What is needed: At the line with "Troy Defense 5.56 carbine", start transcribing; stop after the last line of the data below. Keep it exact and leave pictures out.

[Web page caption snippets]

▽

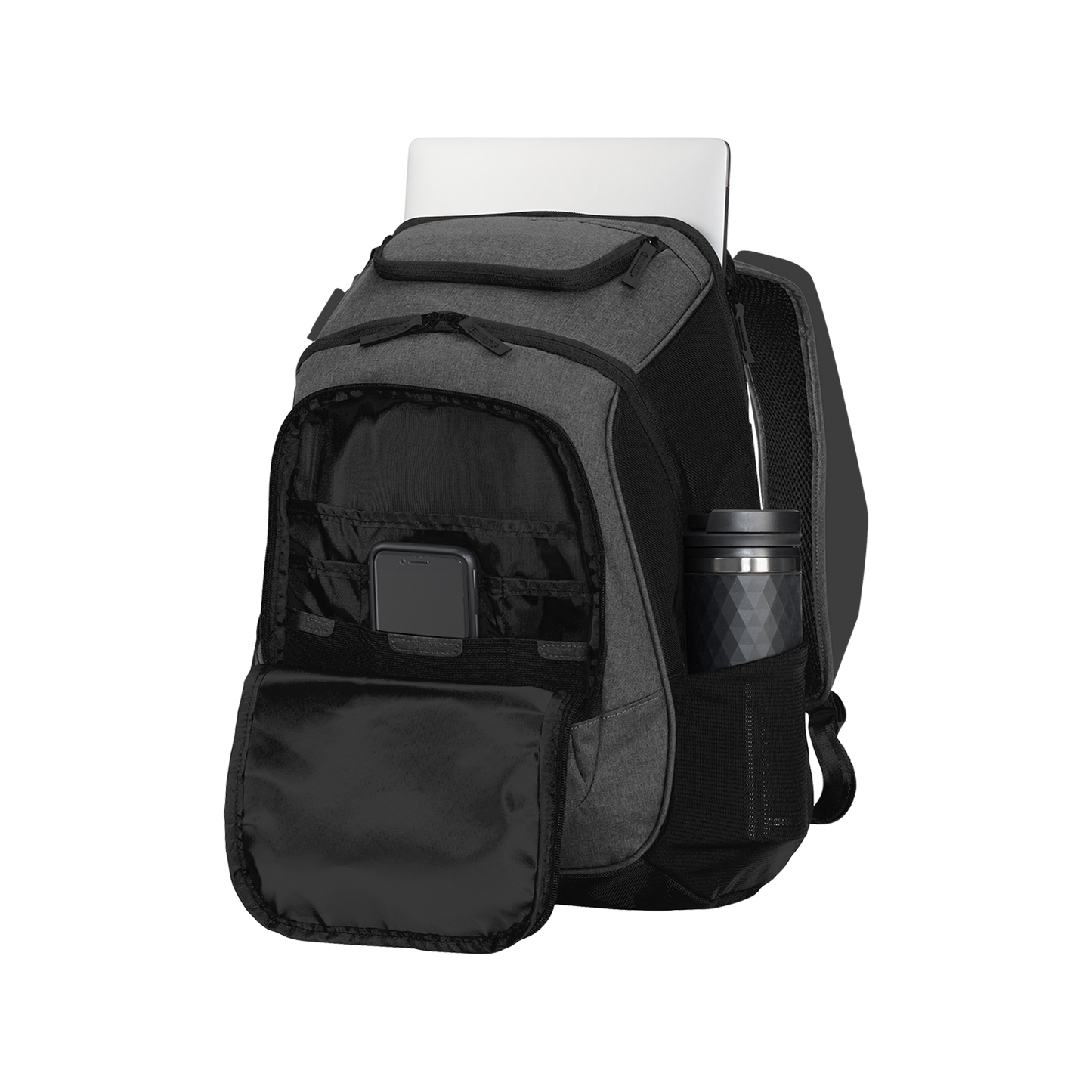Port Authority ® Exec Backpack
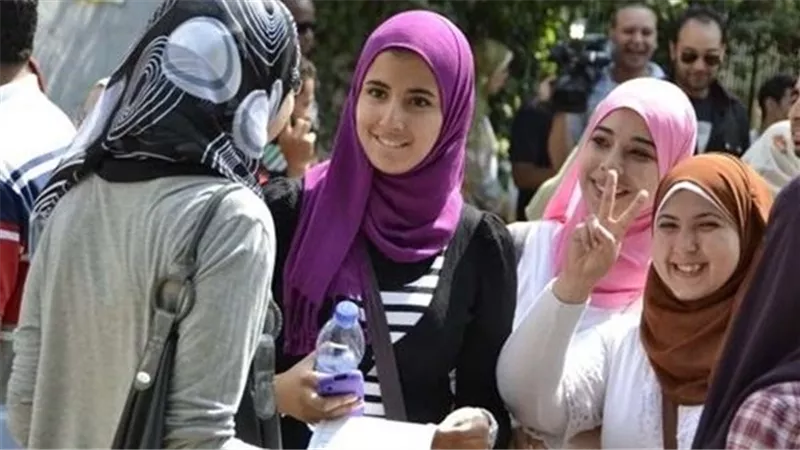 إجازة نصف العام 2025.. التعليم تكشف خطة الأنشطة الطلابية بالعطلة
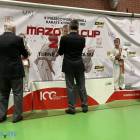 Fotka nr 3 z 22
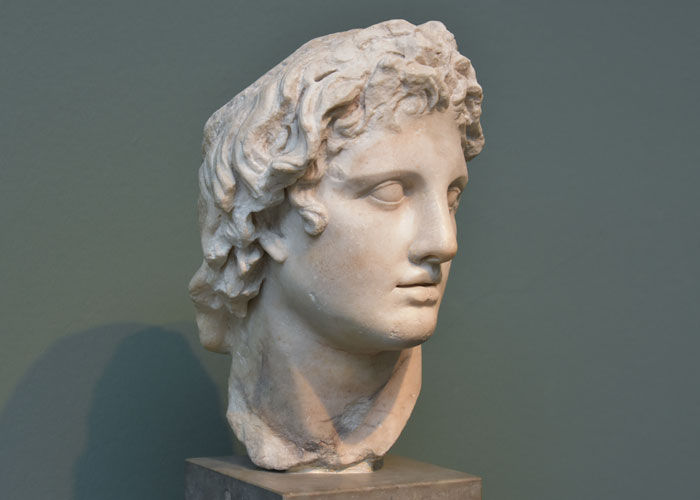 40 Interesting Things People Didn’t Learn At School And Decided To Share Them In This Online Group (New Pics)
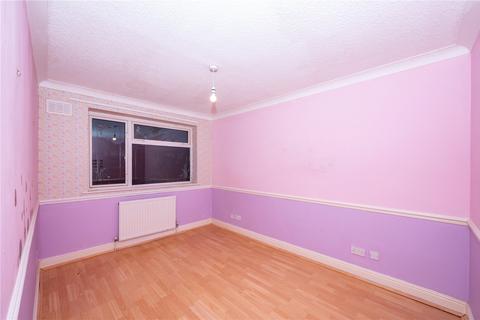 14 Bowes Road, Rubery, Birmingham, B45 9HL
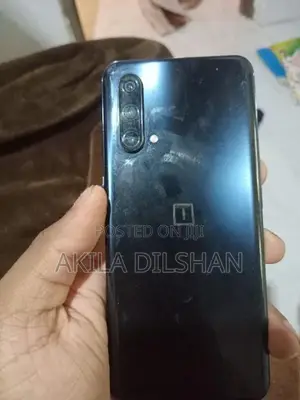 OnePlus Nord CE 2 (Used)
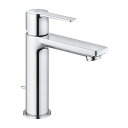 GROHE[O[G] ʗpyJP303501zlA VOo[ʍ(_t) [[J[][s]yiz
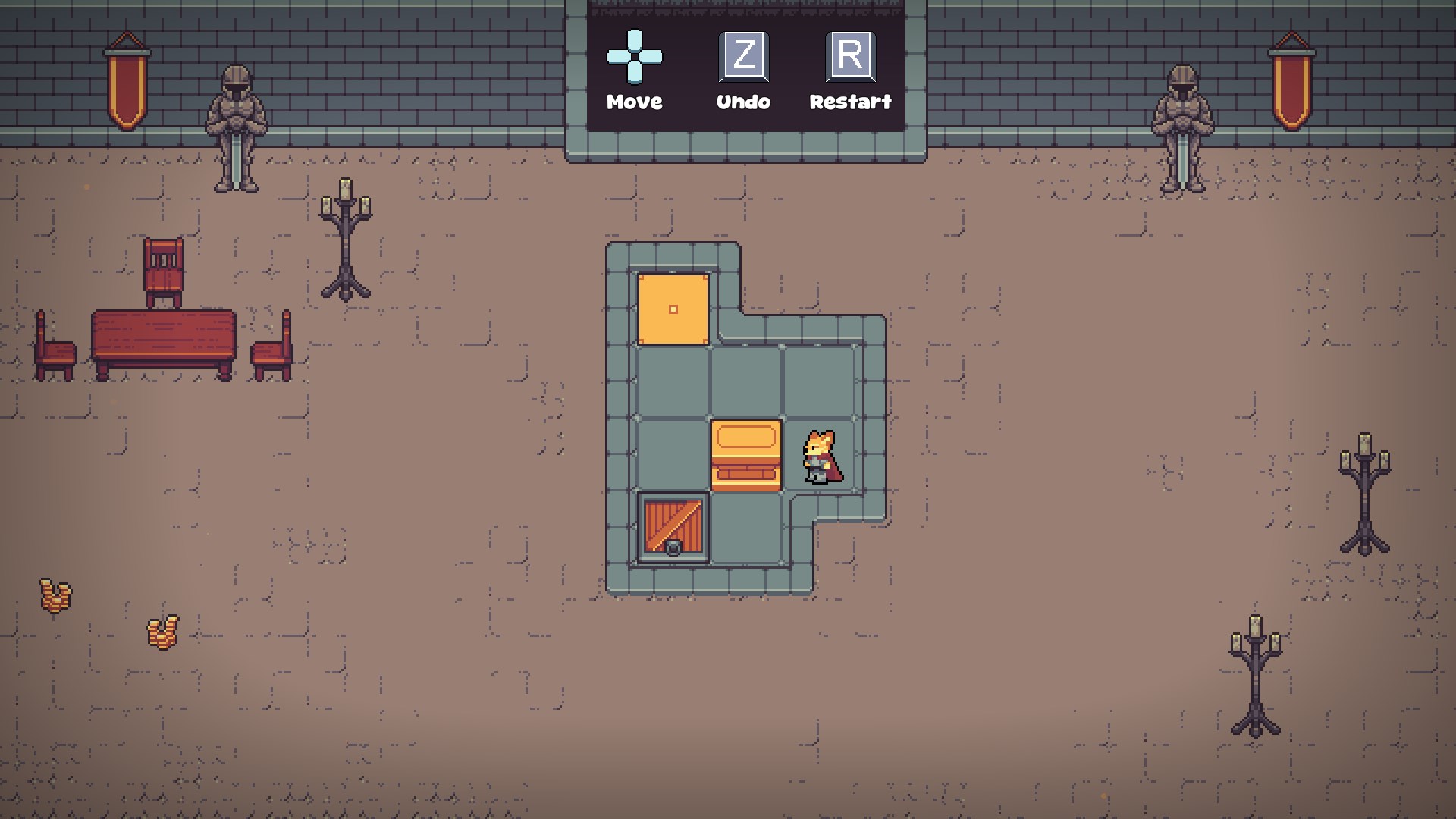 Crate Fang (Windows)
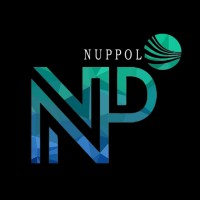 Nupur Polymer logo - Similar company to Paramount Polymer Industries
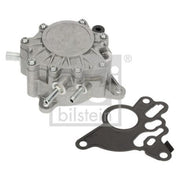 Febi Brake Vacuum Pump 199820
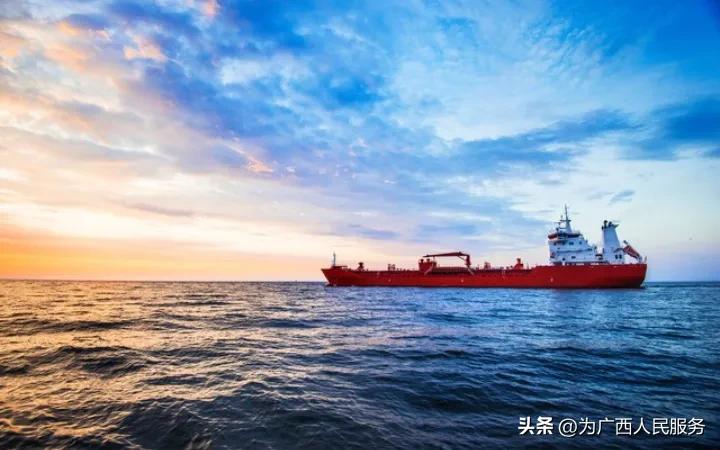 广西北海涠洲岛可以去吗,北海值得玩还是涠洲岛值得玩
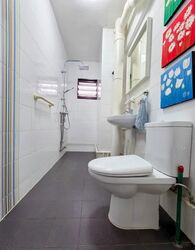 Blk 634 Hougang Avenue 8 (Hougang), HDB Executive #529131621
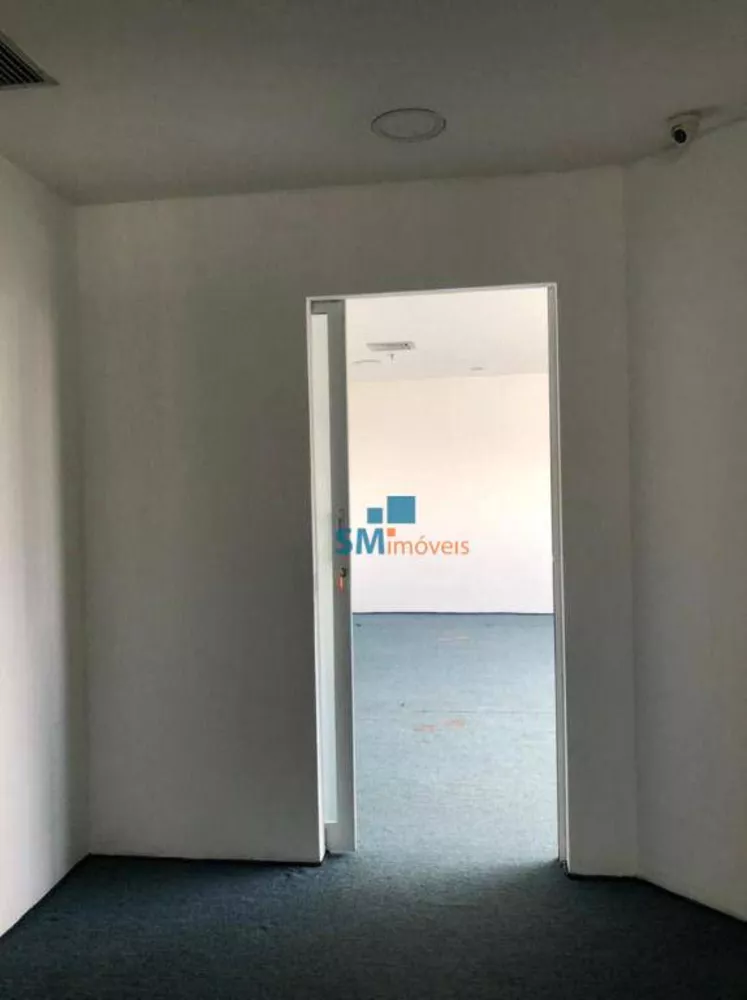 Conjunto Comercial-Sala à venda, 135m² - Foto 8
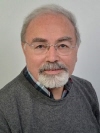 author-portrait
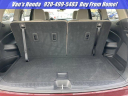 Thumbnail image of 2021 Honda Pilot at Vans Honda - NEW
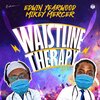edwin yearwood、MIKEY MERCER - Waistline Therapy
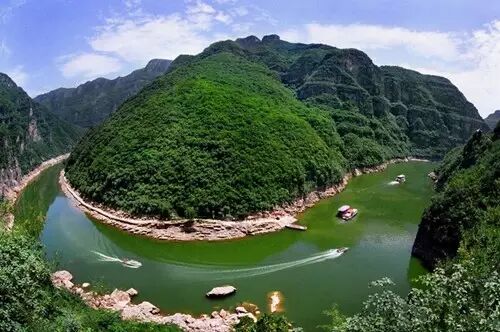 河南林州市属于哪个市_自己qq号怎样快速上榜_qq昵称上榜号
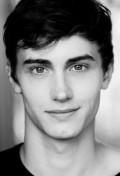 Фото актёра Льюис Райнер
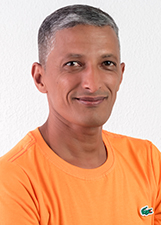 Foto de Luciano Henrique de Lima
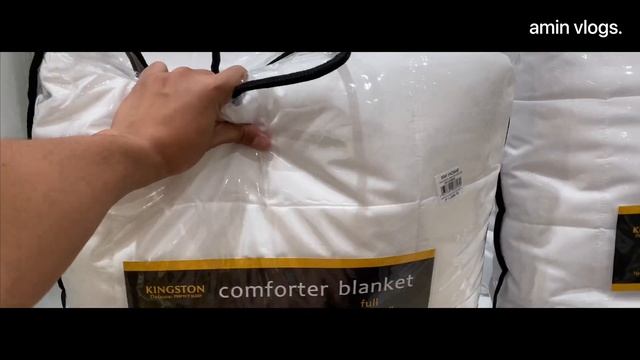 So I went to SM City Mindpro... | Amin Bari смотреть онлайн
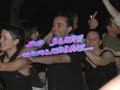 Alleinunterhalter Aachen Entertainer Stadt Aachen und Landkreis Nrw - KEYBOARDER KARL Alleinunterhalter Aachen Entertainer Stadt Aachen und Landkreis Nrw - KEYBOARDER KARL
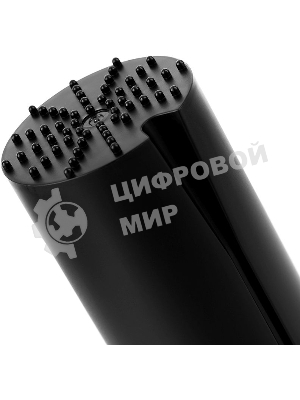 Соковыжималка центробежная Kitfort KT-1116 600Вт стальной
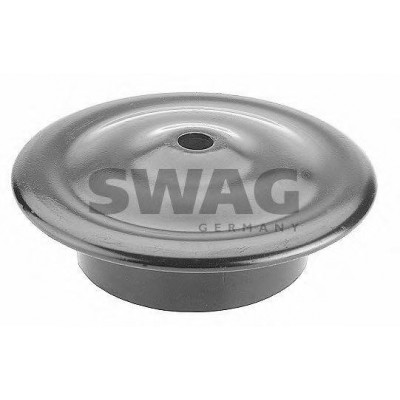 Тарелка пружины 30919381 SWAG - купить в магазине запчастей по Украине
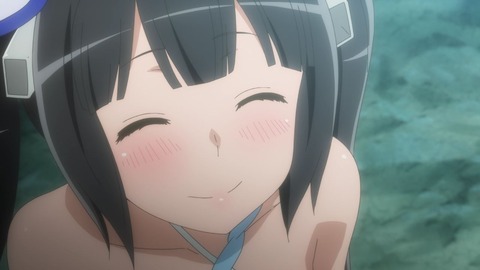400
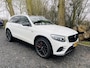 Mercedes-Benz GLC 250 4MATIC AMG | Burmester | 21" velgen | Panoramadak | Camera | Leder + Alcantara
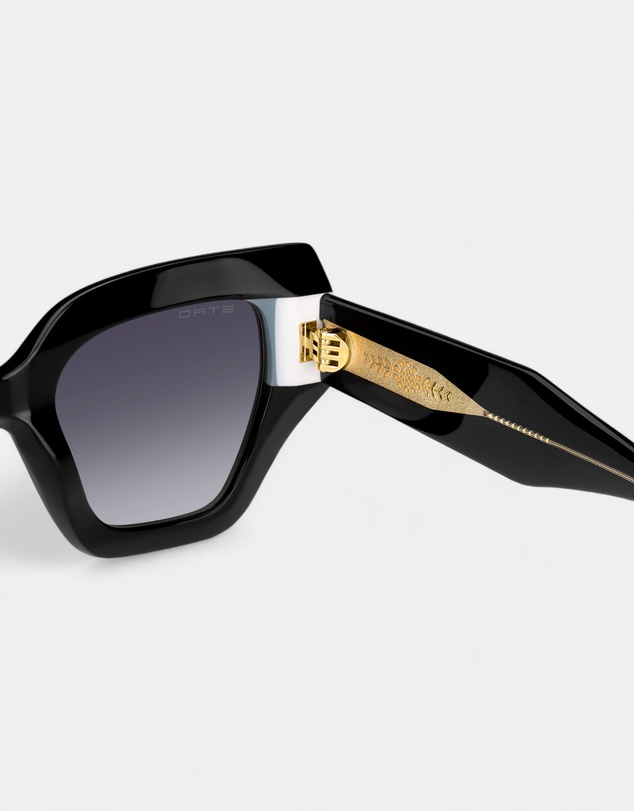ETRO - ETRO 0010/S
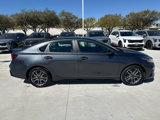 Used 2024 Kia Forte GT-Line image 4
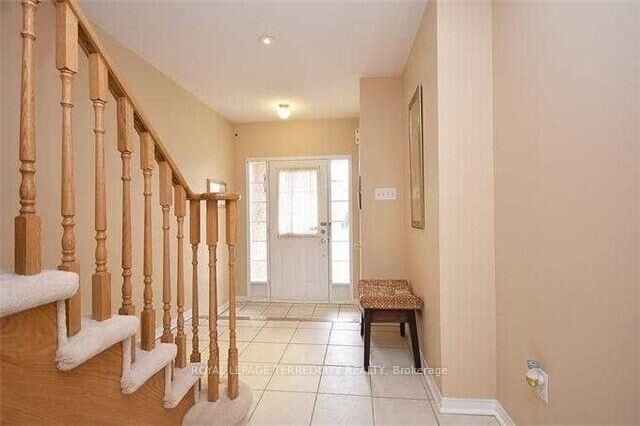 Property Photo:  3467 Southwick Street  ON L5M 7L4 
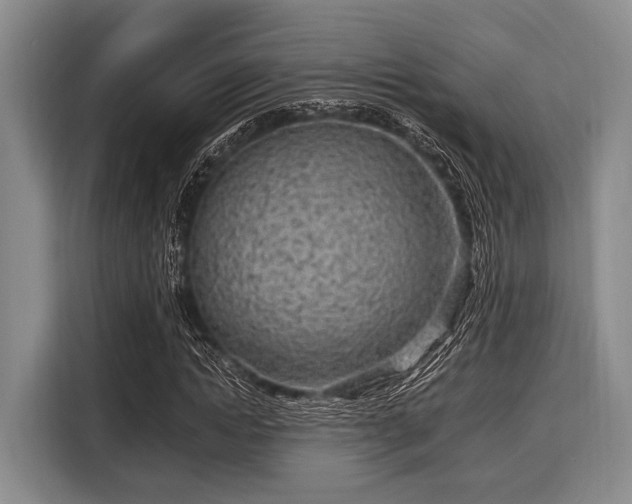 X0000116040822200911271156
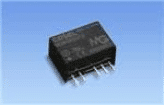 MGW30515 electronic component of Cosel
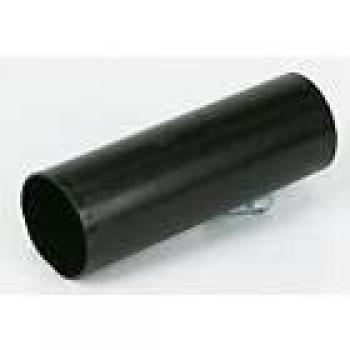 FloPlast 50mm MiniFlo Downpipe 2m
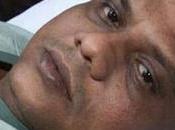 Chhota Rajan Alive, Getting Treated: Delhi Police, AIIMS Refute Reports Gangster`s Death &#45; News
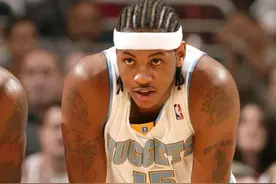 卡梅隆·安东尼和肯扬·马丁父子的故事图片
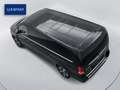 Mercedes-Benz EQV 300 L3 90kWh Business Solutions | Nieuw | Passagiersai Schwarz - thumbnail 31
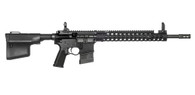 Troy Defense 5.56 carbine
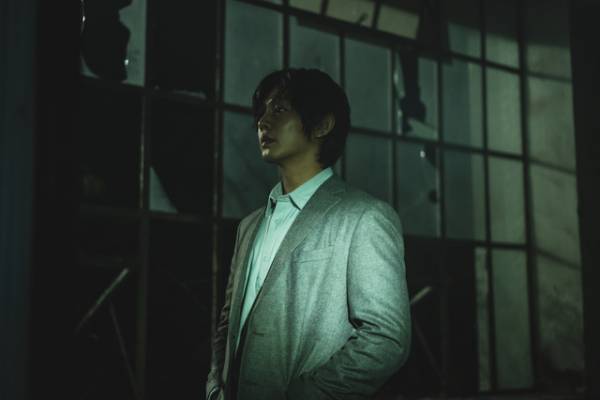 ペ・ドゥナ×コン・ユ共演のSFから韓国版「ペーパー・ハウス」まで“ネトフリ韓ドラ”新作が発表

△

Solution for this task:
 Troy Defense 5.56 carbine
 ペ・ドゥナ×コン・ユ共演のSFから韓国版「ペーパー・ハウス」まで“ネトフリ韓ドラ”新作が発表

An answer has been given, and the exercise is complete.